Given passage:

As we inch towards implementation of the Goods and Services Tax, India Inc continues to grapple with the assessment of the potential impact this mega reform could have on various facets of business.
One of the critical aspects of business likely to be impacted by GST is product pricing. Taxes in India currently constitute a substantial part of the total product/service cost. While pricing is an essential function in all organisations, it assumes greater significance in companies operating in the Business-to-Consumer (B2C) segment.
Companies dealing in consumer products often tend to monitor/control not just their realisation from immediate customers, but also the maximum retail price (MRP) or the retail selling price (RSP), in addition to the margins that the intermediaries in the distribution chain are expected to make.

Objective: Reproduce the part of the passage on GST and product pricing that starts with "As we inch towards" and goes on through "Business-to-Consumer (B2C) segment.".

Listed records:
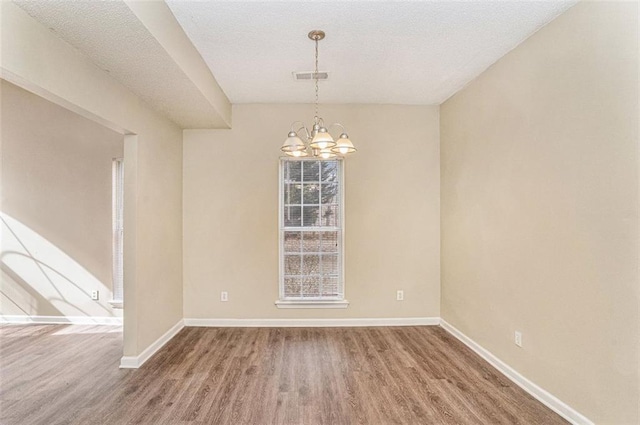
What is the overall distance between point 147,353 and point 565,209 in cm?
391

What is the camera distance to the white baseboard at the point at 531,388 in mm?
2201

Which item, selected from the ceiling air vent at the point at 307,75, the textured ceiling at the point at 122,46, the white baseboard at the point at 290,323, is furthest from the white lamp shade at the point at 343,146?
the white baseboard at the point at 290,323

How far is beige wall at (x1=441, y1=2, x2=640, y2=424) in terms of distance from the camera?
1879 mm

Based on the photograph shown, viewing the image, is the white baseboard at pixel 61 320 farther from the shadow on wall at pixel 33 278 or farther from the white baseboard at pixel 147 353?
the white baseboard at pixel 147 353

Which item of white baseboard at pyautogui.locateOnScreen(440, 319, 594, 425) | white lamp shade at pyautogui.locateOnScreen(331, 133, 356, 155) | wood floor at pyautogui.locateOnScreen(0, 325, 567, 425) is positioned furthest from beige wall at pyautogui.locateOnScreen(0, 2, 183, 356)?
white baseboard at pyautogui.locateOnScreen(440, 319, 594, 425)

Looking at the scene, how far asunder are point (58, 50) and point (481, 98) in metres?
3.62

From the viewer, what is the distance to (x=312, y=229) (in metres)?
4.31

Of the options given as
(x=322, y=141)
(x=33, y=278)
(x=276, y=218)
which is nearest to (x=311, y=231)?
(x=276, y=218)

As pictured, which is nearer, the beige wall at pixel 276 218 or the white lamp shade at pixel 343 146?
the white lamp shade at pixel 343 146

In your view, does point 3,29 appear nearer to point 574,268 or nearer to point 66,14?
point 66,14

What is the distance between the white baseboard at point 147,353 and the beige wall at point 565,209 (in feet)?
11.2

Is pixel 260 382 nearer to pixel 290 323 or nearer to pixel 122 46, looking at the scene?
pixel 290 323

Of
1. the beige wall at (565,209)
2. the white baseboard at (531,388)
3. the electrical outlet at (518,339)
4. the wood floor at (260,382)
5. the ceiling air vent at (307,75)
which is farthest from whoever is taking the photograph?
the ceiling air vent at (307,75)

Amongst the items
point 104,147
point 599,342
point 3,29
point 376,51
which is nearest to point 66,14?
point 3,29
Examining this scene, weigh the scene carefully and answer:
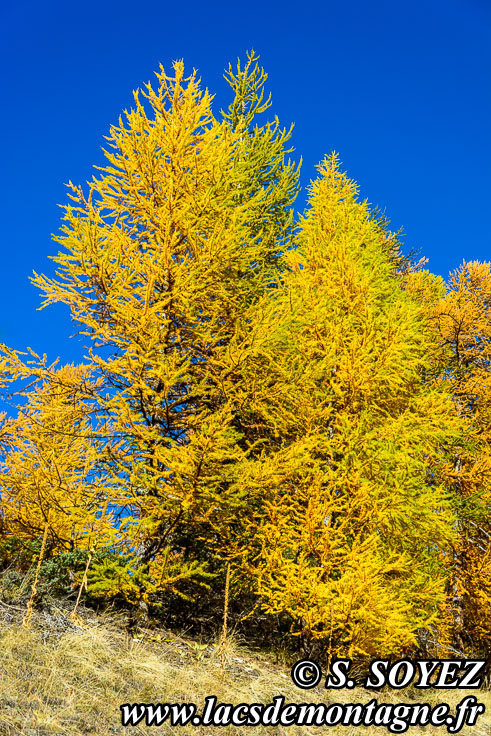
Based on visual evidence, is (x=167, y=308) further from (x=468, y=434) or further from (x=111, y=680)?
(x=468, y=434)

Solved exercise:
As we inch towards implementation of the Goods and Services Tax, India Inc continues to grapple with the assessment of the potential impact this mega reform could have on various facets of business.
One of the critical aspects of business likely to be impacted by GST is product pricing. Taxes in India currently constitute a substantial part of the total product/service cost. While pricing is an essential function in all organisations, it assumes greater significance in companies operating in the Business-to-Consumer (B2C) segment.